Max Height and Angle of Cannon in 12 m/s Ball Shot with 24J Kinetic Energy

[NewJersey]

A .050-kg ball is shot at a velocity of 12 m/s by an upward-slanting cannon. At its maximun height, the kinetic energy of thew ball is 24J.

a) Tha max. height is?
b) the angel of the cannon to the horizontal is?



I really don't know where to start on this question. If someone can give me the equation I should used, I can go from there. I am thinking that I have to work backwards using the kinetic energy.

 

[NewJersey]

ok, this is what i figured out so far

mgh=1/2mv^2 which m can cancel out gives gh-1/2v^2 which can give me h which is

h= v^2/2g which I can solve for is 12^2/ 2*9.87m/s = 7.3m

is this right?

 

[Shooting Star]

If b is the angle in radians of the cannon to the horizontal, then the initial velos ux=12cos b,and uy = 12sin b. The horznt comp ux = vx remains const. At the highest pt, all the kinetic energy is just 0.5*m*vx^2, which gives you vx^2.

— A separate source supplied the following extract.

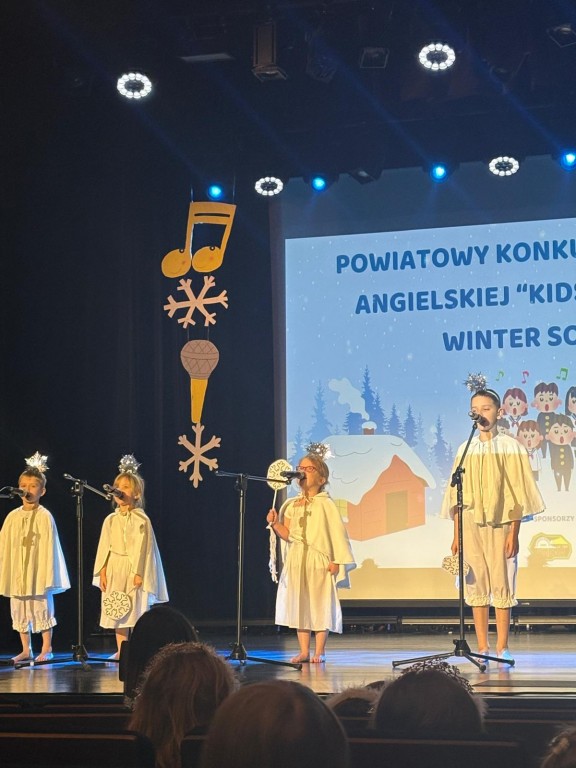 dzieci spiewaja piosenki na konkursie angielskiej piosenki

From that, you can find uy^2, by considering the initial speed.

If initial vert velo is known, you can find the max height, and tan b can be found from uy and ux.

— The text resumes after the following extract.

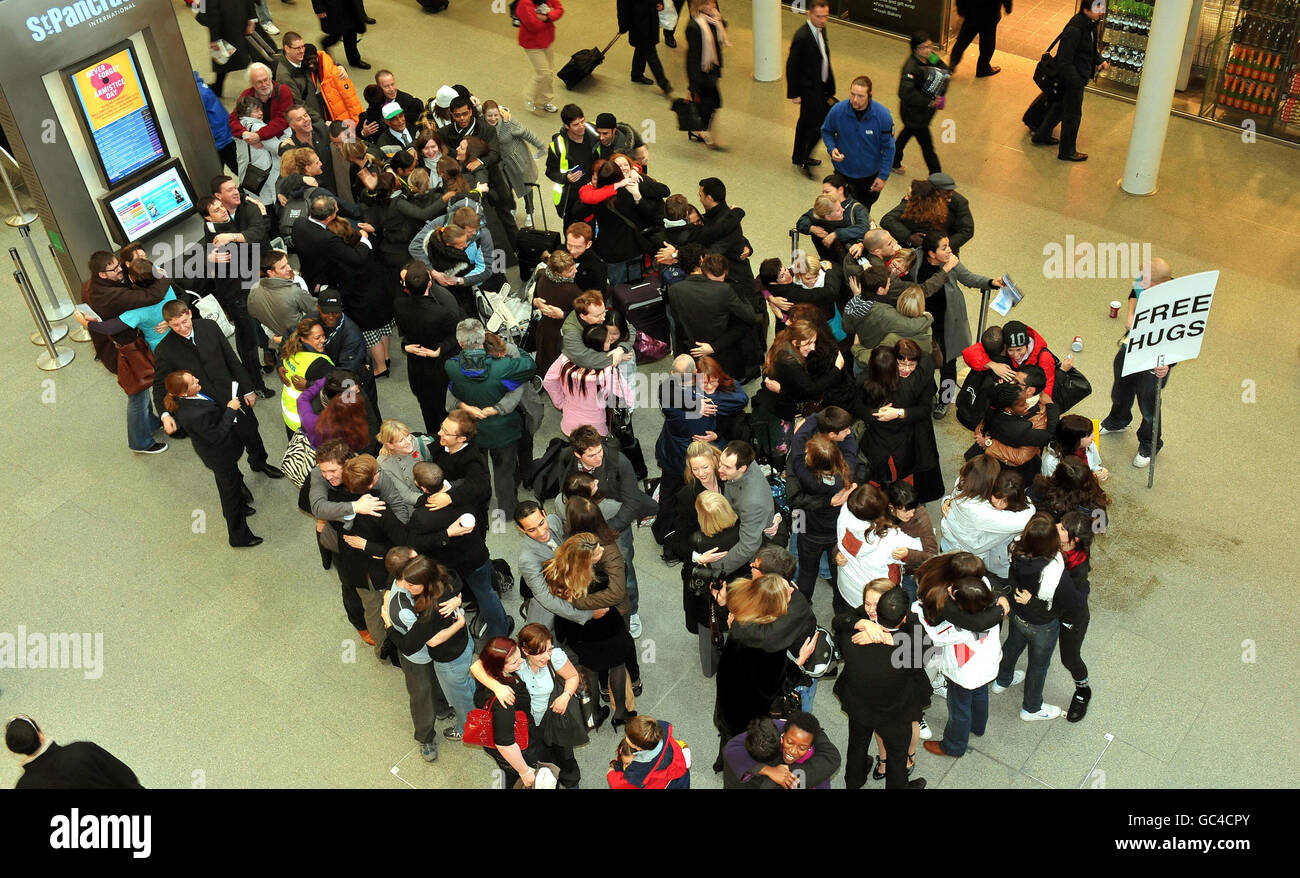 Un gruppo di persone si abbracciano per un minuto, nel tentativo di rompere un record Guinness World alla stazione ferroviaria di St Pancras nel centro di Londra. Foto Stock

I have perhaps given too much of detail.

 

[NewJersey]

ok, i found the max height already, and it was 7.3.

So I think you are saying that using that i can find the angle b , using what equation?

 

[NewJersey]

Ok ,
what about this equation
24J= 12cos(degree)

can i set it up like this to find the answer , if so is the answer 66degrees.

 

[Shooting Star]

ok, i found the max height already, and it was 7.3.

So I think you are saying that using that i can find the angle b , using what equation?

That's not correct. (Check the data you have given -- doesn't make sense.)

Did you understand what I had said in my earlier post? If not, tell me which portion you didn't understand. I think you should thoroughly revise projectile motion once before attempting problems.